# Powerstroke diesel in a mkIII?



## MKIIIislove (Jul 29, 2010)

ive heard from alot of people that a powerstroke diesel turbo will work in a jetta mkIII... from the spects etc it looks like it will.. any imput?


----------



## My_Gli_Is_so_Fly (Sep 24, 2007)

:what:


----------



## Jory (Apr 29, 2005)




----------



## Millennium Falcon (Jan 29, 2004)

Well technically any engine WILL work in almost any if not any car. How retarded is it do is up to the user.


----------



## GoKart_16v (Dec 17, 2004)

you might mean swapping in a turbo from a powerstroke? try the forced induction forum...or TDI


----------



## MKIIIislove (Jul 29, 2010)

yeah i wasnt talking about the motor, just the turbo


----------



## vento86 (Oct 13, 2008)

depending on the motor that turbo would start building pressure at redline and wouldnt be efficient on any motor that vw makes.:thumbup:


----------



## nick526 (Sep 29, 2006)

Which powerstroke engine are we talking about? I work on 7.3, 6.0, 6.4, and the new 6.7 powerstroke engines daily, and they all have fairly complex turbos (haven't ever worked on pre 7.3l engines though.) The 7.3, 6.0, and 6.7 all use single turbos with variable geometry systems while the 6.4 uses a variable geometry sequential dual turbo beast of a unit that would never fit in any VW. 

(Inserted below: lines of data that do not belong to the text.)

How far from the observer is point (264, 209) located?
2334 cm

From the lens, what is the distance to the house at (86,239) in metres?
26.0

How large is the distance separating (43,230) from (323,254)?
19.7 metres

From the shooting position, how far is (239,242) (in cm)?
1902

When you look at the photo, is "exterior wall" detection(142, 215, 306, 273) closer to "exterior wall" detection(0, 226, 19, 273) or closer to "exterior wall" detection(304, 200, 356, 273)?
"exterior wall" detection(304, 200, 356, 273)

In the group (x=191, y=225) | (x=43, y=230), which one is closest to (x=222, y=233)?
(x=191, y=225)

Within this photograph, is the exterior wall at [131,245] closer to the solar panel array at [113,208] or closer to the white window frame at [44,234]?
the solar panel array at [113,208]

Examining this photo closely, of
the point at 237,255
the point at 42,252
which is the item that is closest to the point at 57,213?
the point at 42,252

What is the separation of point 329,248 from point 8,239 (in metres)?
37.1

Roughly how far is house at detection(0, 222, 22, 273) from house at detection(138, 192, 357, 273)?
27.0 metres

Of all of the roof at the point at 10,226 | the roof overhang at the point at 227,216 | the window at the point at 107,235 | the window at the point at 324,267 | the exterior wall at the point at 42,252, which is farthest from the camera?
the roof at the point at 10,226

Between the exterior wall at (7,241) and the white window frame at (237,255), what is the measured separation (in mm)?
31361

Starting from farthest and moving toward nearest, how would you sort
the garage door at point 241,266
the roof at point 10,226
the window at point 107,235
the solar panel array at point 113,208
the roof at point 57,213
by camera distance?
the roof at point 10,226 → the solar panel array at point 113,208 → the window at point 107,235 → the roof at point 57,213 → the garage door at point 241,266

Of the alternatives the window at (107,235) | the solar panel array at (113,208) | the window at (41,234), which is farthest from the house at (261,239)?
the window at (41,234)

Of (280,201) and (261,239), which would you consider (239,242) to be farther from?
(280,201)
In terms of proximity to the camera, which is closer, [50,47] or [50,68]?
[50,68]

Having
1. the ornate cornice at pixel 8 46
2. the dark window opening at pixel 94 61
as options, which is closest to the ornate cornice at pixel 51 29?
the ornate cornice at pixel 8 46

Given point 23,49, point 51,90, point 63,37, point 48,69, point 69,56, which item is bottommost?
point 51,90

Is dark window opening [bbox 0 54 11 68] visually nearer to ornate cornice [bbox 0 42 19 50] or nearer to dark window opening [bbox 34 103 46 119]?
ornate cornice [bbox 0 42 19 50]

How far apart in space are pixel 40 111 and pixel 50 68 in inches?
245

Even if you had the skills to get the VGT system to work, you still wouldn't have enough exhaust to take full advantage of the boost these things can create. Besides, I don't think many VW engines can take 40pounds of boost all day long like a powerstroke :laugh:


----------



## 2fast4door (Nov 6, 2004)

ive read about three threads in this section and each one was hilarious..


----------



## EUROTHRASH (Oct 25, 2007)

plan on replacing your oil pan weekly


----------